The incident took place about 50m away from Gate No. 3 of the Jama Masjid and near a police station where two men had earlier in the day fired at a visiting five-member Taiwanese media crew, injuring two of them.

Two armed men on a motorcycle opened indiscriminate fire outside the historic Jama Masjid in the Walled City of Delhi on Sunday morning, injuring two Taiwanese nationals who were about to board a tourist bus.

A red alert has been sounded as the attack comes barely two weeks ahead of the Commonwealth Games here.

Just a few hours after the incident there was another security scare as a Maruti 800 car went up in flames about 100 metres from the ancient mosque.

Though an e-mail, purportedly sent by the Indian Mujahideen to a radio station, claimed responsibility for the incident, the police have ruled out the involvement of any organised terror group.

“Investigation so far does not indicate any specific target or the involvement of any specific terror group. The police have recovered seven empty 9 mm cartridges from the spot,” said Delhi Police spokesperson Rajan Bhagat.

On the possible link between the attack and the fire in a car, Mr. Bhagat said: “We found a pressure cooker and a circuit in the car. It is a crude circuit. It could be the handiwork of some disgruntled group. No explosives or inflammables were found. It may or may not be linked to the earlier attack on the foreigners.”

The attack took place outside Gate No. 3 of the mosque, just a few metres away from the local police station, when two men on the motorcycle opened fire around 11.30 a.m.

An eye-witness said: “I rushed out of my house on hearing the gun shots.
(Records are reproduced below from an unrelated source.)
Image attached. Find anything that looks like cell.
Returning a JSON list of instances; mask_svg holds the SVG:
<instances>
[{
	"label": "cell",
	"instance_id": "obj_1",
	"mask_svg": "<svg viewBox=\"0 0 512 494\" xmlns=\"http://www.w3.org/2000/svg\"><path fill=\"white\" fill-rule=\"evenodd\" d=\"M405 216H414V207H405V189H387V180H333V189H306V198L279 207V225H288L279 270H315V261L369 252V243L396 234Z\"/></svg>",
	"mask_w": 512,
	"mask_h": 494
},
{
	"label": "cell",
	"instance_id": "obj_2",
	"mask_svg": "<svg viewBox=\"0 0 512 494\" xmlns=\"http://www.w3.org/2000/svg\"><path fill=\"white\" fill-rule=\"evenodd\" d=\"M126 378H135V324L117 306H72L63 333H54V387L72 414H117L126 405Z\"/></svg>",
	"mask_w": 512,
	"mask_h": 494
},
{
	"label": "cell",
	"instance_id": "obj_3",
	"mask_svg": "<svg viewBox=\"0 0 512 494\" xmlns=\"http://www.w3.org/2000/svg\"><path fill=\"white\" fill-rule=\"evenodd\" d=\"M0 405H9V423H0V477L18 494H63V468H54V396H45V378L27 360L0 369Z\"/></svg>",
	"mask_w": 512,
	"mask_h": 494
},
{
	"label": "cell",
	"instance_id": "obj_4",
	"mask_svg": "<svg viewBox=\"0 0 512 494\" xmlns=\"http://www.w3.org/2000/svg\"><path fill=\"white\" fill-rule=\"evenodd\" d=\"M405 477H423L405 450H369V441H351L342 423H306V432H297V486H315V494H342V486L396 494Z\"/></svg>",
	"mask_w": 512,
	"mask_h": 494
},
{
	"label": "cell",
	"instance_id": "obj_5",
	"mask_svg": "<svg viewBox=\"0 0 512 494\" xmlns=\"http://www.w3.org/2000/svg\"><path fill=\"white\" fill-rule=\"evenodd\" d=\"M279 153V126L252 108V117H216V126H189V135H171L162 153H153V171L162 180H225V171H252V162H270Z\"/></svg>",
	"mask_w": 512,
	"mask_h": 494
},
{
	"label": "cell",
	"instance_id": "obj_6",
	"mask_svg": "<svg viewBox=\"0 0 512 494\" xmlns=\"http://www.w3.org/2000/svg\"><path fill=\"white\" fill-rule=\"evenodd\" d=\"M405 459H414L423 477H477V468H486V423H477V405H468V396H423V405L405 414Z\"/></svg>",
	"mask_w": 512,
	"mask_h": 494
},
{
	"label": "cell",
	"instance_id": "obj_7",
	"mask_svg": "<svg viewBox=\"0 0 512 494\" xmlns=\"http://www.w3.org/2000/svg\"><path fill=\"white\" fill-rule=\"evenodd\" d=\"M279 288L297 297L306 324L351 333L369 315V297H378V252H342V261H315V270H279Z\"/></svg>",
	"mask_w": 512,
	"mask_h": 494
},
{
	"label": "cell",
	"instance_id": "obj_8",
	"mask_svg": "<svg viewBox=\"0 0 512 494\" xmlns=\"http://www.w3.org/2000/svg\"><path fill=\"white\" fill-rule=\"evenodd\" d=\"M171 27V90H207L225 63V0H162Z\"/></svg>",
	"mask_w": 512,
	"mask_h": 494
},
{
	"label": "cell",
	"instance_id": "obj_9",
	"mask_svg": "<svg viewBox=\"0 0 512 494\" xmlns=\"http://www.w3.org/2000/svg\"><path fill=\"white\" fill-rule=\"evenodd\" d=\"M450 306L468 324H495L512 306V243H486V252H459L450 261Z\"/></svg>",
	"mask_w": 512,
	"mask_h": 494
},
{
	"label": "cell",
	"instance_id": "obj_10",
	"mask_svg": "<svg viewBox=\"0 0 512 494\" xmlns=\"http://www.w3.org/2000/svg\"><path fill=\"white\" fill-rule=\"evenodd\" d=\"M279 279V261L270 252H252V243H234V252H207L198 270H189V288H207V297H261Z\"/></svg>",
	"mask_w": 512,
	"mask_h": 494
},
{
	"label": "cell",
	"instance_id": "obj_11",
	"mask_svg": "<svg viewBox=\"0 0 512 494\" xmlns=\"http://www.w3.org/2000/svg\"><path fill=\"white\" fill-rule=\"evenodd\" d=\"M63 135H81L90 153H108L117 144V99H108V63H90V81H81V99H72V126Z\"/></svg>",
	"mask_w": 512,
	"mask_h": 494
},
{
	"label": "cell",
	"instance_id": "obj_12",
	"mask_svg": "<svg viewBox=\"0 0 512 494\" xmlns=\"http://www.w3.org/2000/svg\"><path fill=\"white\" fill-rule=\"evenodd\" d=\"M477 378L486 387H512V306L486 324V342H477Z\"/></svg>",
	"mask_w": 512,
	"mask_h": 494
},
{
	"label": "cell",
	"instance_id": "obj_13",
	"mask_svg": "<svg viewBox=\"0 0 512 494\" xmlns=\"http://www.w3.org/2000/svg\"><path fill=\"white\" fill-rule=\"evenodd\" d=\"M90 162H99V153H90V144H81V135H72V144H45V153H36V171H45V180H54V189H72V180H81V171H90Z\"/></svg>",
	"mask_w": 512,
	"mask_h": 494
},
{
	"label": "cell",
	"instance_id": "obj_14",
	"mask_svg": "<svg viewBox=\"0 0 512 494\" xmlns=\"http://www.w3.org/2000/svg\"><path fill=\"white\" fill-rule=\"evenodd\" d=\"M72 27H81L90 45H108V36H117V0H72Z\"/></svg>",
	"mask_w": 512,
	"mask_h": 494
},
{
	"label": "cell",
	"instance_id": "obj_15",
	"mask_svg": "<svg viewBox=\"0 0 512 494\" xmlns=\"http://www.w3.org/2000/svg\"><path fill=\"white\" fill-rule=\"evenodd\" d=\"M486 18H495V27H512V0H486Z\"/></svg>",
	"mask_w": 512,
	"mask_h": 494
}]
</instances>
I saw a pillion rider on a motorcycle firing in the direction of the mosque. He fired a few shots in the air and then trained his weapon on a group of foreigners standing near a bus. A rickshaw-puller hurled stones at them and a constable from a nearby picket gave chase but the motorcyclists escaped through the narrow lanes.”

The injured — Zewei (40) and Chiang (38) — were taken to the Lok Nayak Jaya Prakash Narayan Hospital and are said to be out of danger.